The choice depends on three things: which crop you are feeding, when you are feeding it, and whether you garden vegan organic. Brassicas, sweetcorn, and potatoes need heavy nitrogen. Tomatoes, peppers, and fruit need heavy potassium once flowering starts. Root crops need phosphorus but not much else.
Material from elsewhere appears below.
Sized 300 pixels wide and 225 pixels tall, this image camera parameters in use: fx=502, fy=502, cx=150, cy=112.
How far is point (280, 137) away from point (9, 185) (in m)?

Match the feed to the crop and you skip 80% of the guesswork.
| Fertiliser | NPK | Dose g/m² | Release speed | Cost £/kg | Best crops | Vegan? | UK supplier |
|---|---|---|---|---|---|---|---|
| Blood fish and bone | 5-5-6 | 70 | 8-10 weeks | £3-£5 | All vegetables | No | Vitax, Westland |
| Bone meal | 3.5-22-0 | 90 | 12-18 months | £4-£6 | Roses, fruit, brassicas | No | Vitax Q4, Westland |
| Dried blood | 12-0-0 | 35 | 10-14 days | £8-£12 | Brassicas, leafy crops | No | Vitax, Garden Organic |
| Hoof and horn | 13-0-0 | 60 | 6-12 months | £6-£9 | Slow-release N for fruit trees | No | Maxicrop, Vitax |
| Seaweed meal | 1-0-2 | 100 | 4-8 weeks | £4-£7 | All crops, especially brassicas | Yes | Maxicrop, SeaMagic |
| Comfrey liquid | 1.8-0.5-5.3 | n/a liquid | 1-3 days | Free home | Tomatoes, peppers, fruit | Yes | Bocking 14 (homemade) |
| Nettle tea | 2.5-0.5-1 | n/a liquid | 1-3 days | Free home | Leafy crops, brassicas | Yes | Wild-foraged |
| Rock phosphate | 0-26-0 | 120 | 24-36 months | £3-£5 | Long-term P building | Yes | Garden Organic, VON |
| Organic sulphate of potash | 0-0-50 | 30 | 4-6 weeks | £6-£9 | Fruit, flowers, root crops | Yes | Vitax, Westland |
Blood fish and bone being measured into a trug for a brassica bed. At 70g per square metre, a 1.5kg tub covers roughly 20 square metres of vegetable bed.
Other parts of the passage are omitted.